## YOUR ASSIGNMENT
Include the line with "scientific name: Equus quagga" and every line before it in the entries below, echoed exactly, but not the pictures.

---

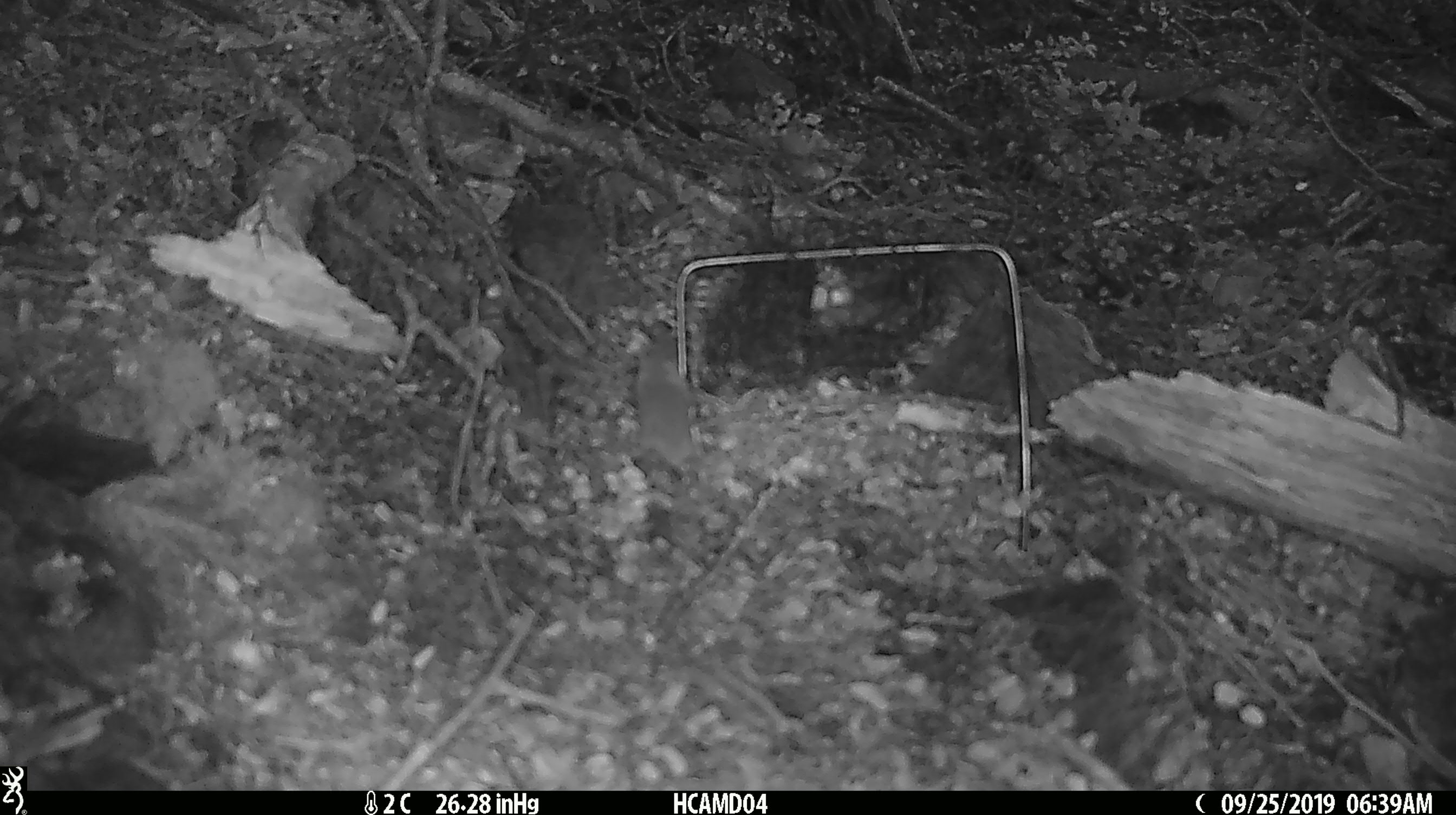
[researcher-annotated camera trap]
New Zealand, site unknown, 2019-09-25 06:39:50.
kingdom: Animalia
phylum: Chordata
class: Mammalia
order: Rodentia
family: Muridae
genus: Mus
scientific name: Mus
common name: mouse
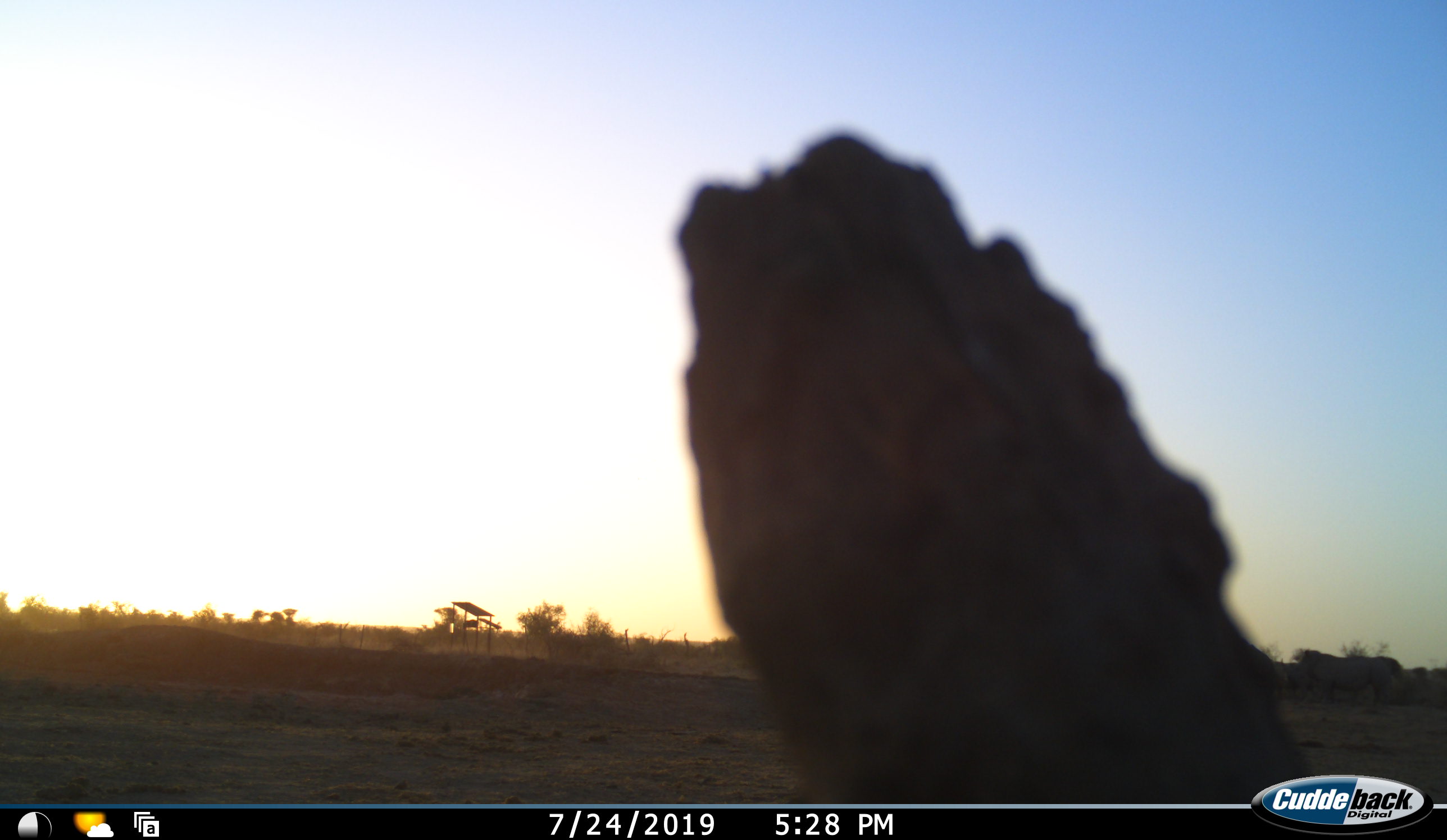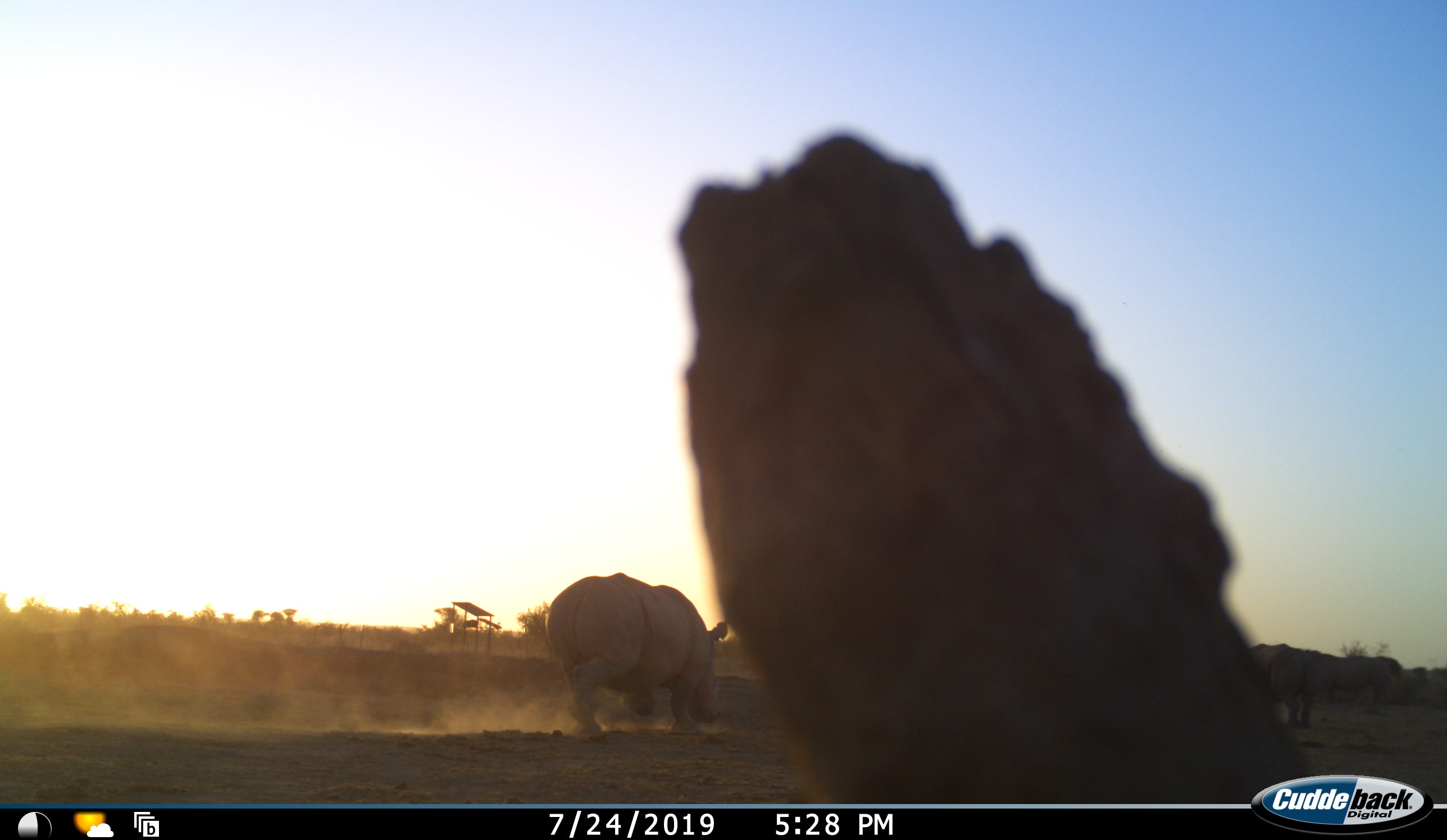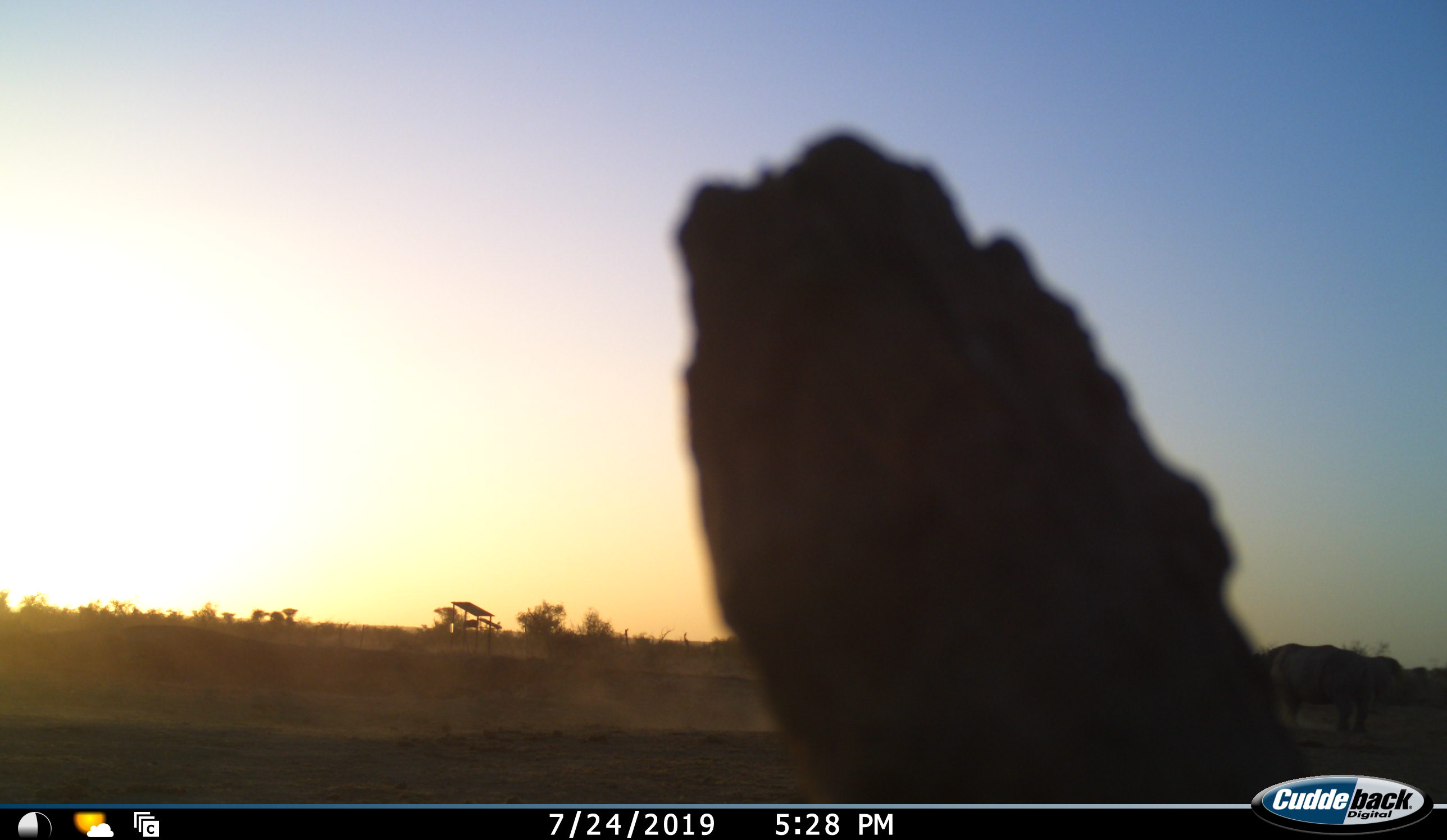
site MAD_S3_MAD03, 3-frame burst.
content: unidentified animal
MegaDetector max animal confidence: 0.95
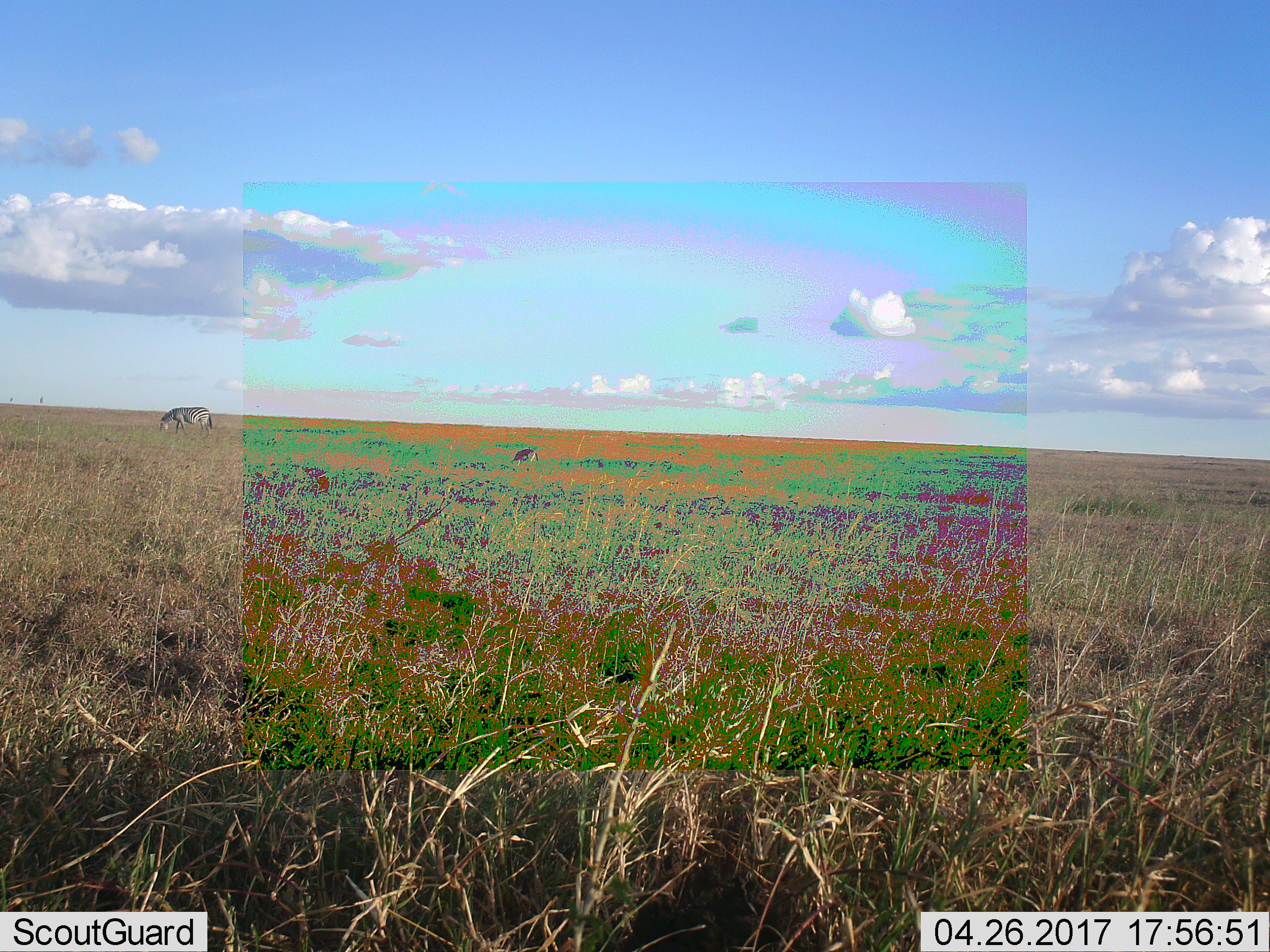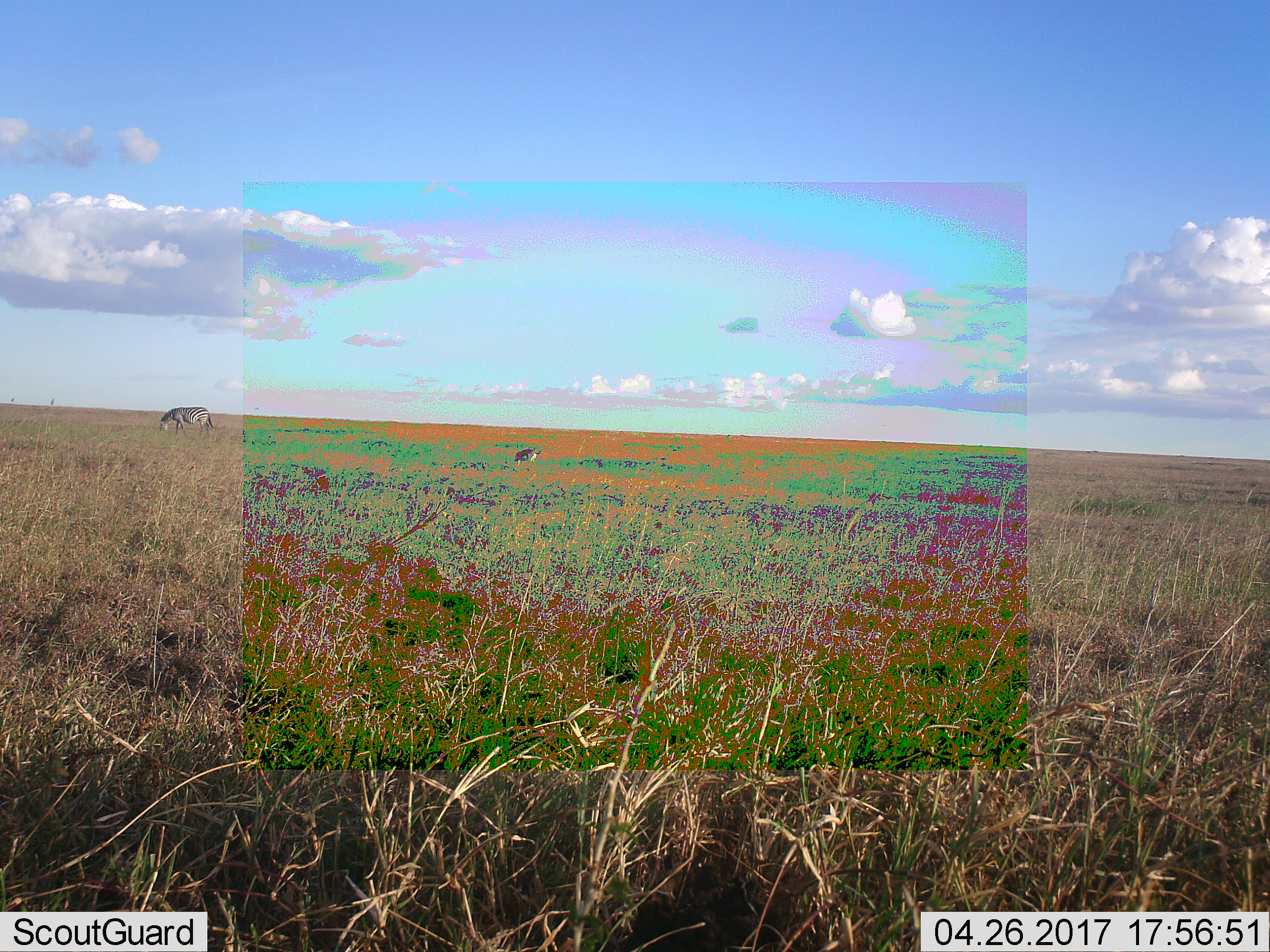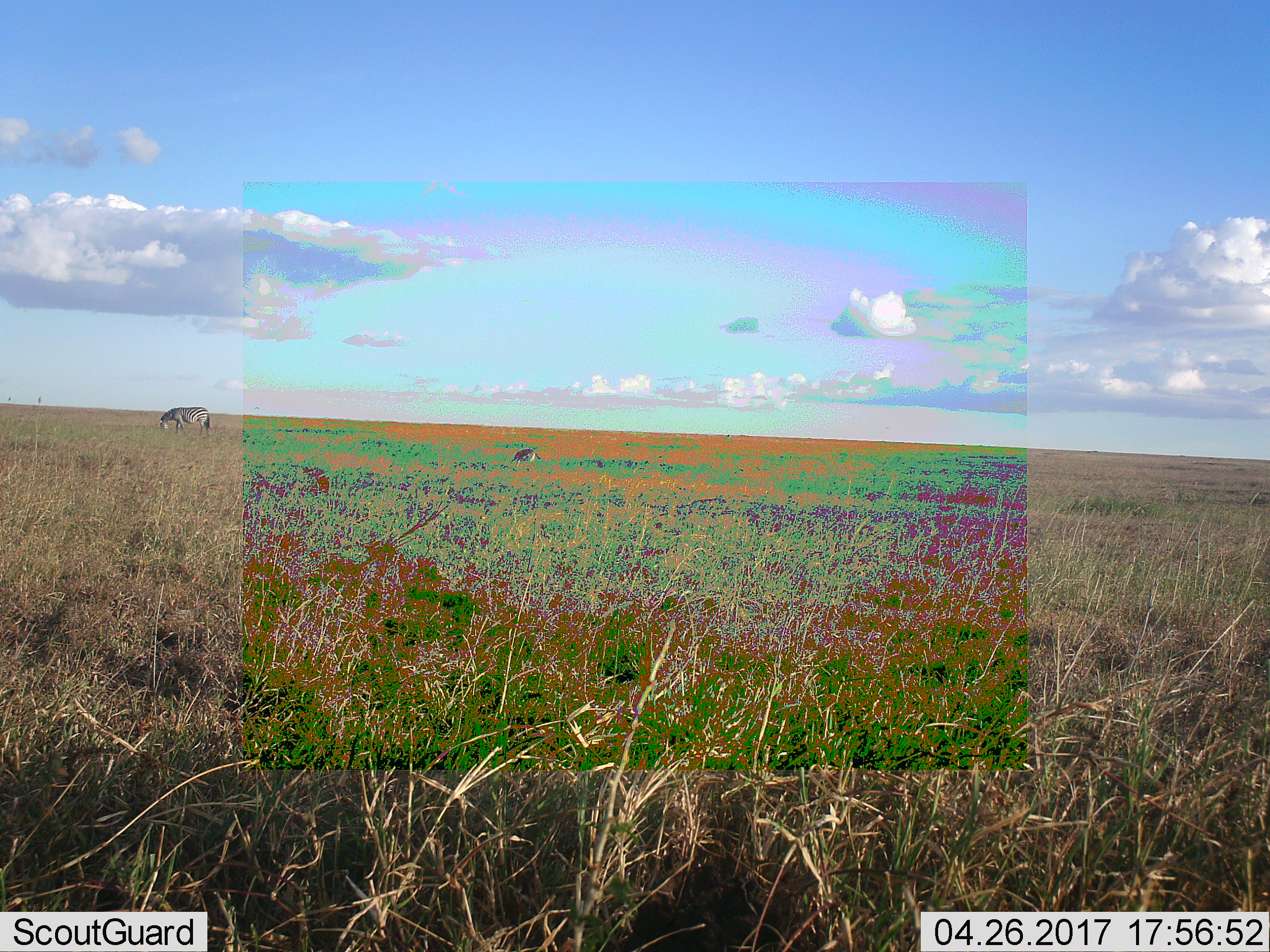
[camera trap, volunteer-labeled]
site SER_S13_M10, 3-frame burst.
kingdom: Animalia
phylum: Chordata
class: Mammalia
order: Perissodactyla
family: Equidae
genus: Equus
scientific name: Equus quagga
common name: plains zebra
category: zebraplains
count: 1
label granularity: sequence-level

---

## FINAL ANSWER
[researcher-annotated camera trap]
New Zealand, site unknown, 2019-09-25 06:39:50.
kingdom: Animalia
phylum: Chordata
class: Mammalia
order: Rodentia
family: Muridae
genus: Mus
scientific name: Mus
common name: mouse
site MAD_S3_MAD03, 3-frame burst.
content: unidentified animal
MegaDetector max animal confidence: 0.95
[camera trap, volunteer-labeled]
site SER_S13_M10, 3-frame burst.
kingdom: Animalia
phylum: Chordata
class: Mammalia
order: Perissodactyla
family: Equidae
genus: Equus
scientific name: Equus quagga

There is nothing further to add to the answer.